Die Arbeitsgemeinschaft der Europäischen Gartenbaulehrer

Mit dem Ziel, die Ausbildung der Gärtnerinnen und Gärtner in der Europäischen Gemeinschaft enger zusammenwachsen zu lassen, wurde der Verein der Europäischen Gartenbaulehrer, mit Sitz in Luxemburg 2017, offiziell gegründet. Dabei konnte die Gemeinschaft der Lehrer auf die große Vorarbeit von Johannes Peperhoven, der 2005 bis 2015 Präsident, des zunächst in Münster, Deutschland eingetragenen Vereins, zurückgreifen.
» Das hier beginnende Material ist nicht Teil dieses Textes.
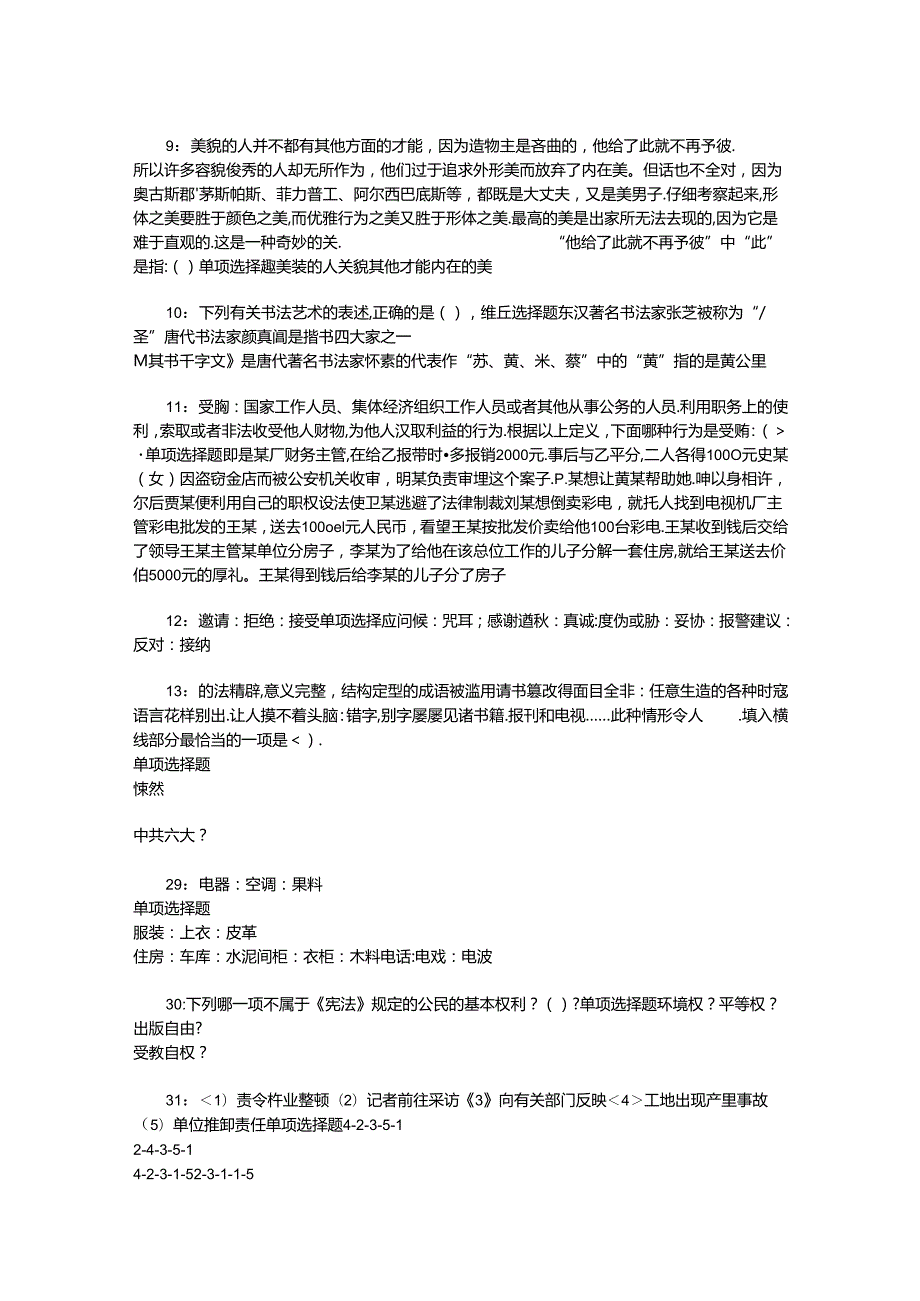 事业单位招聘考试复习资料-东坡2017年事业单位招聘考试真题及答案解析【可复制版】.docx_第1页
Jedes Jahr bietet die Schule eines Mitgliedslandes sich als Gastgeber für das Lehrerseminar an, bei dem auch die Generalversammlung abgehalten wird. Das Konzept ist dabei denkbar einfach. Die Lehrerkollegen des gastgebenden Landes organisieren die Fachtagung und können so auf ihre Kontakte vor Ort zurückgreifen und einen Einblick in interessante Gartenbaubetriebe, aber auch kulturelle Begebenheiten vor Ort gewährleisten.

Neben der fachlichen Weiterbildung steht aber auch der Austausch unter Kollegen, die Vertiefung alter und das Knüpfen neuer Bekanntschaften im Vordergrund. Diese persönlichen Kontakte werden vor allem dazu genutzt, um Schülern bei der Suche nach Praktikums-, oder Arbeitsplätzen im europäischen Ausland unter die Arme zu greifen. Außerdem sind einige Gartenbauschulen in Erasmus+-Projekten miteinander verbunden, bei denen ebenfalls ein umfangreiches Weiterbildungsangebot für Auszubildende im Gartenbau angeboten werden.

Ein wichtiger Event, der von der Arbeitsgemeinschaft, der Europäischen Gartenbaulehrer organisiert wird, ist der Europäische Berufswettbewerb für junge Gärtnerinnen und Gärtner, der alle 2 Jahre in einem anderen europäischen Land ausgetragen wird. Der Wettbewerb bietet eine ideale Plattform, Sprachbarrieren zu überwinden und während des gemeinsamen gärtnerischen Arbeitens, sich mit Gleichgesinnten aus den europäischen Nachbarländern auszutauschen und Kontakte oder sogar Freundschaften zu knüpfen.

 

Die Arbeitsgemeinschaft der europäischen Gartenbaulehrer steht für alle Interessierte Schulen und Lehrpersonen offen.

Der Vorstand der Arbeitsgemeinschaft freut sich, wenn die Gemeinschaft in den nächsten Jahren weiterwächst und in Zukunft neben Deutschland, Belgien, Luxemburg, der Schweiz, Österreich, Frankreich, der Tschechei, Kroatien, Slowenien, Polen, Lettland, Estland und Italien, noch weitere Kollegen von anderen Schulen bzw. anderen europäischen Ländern, die Treffen bereichern.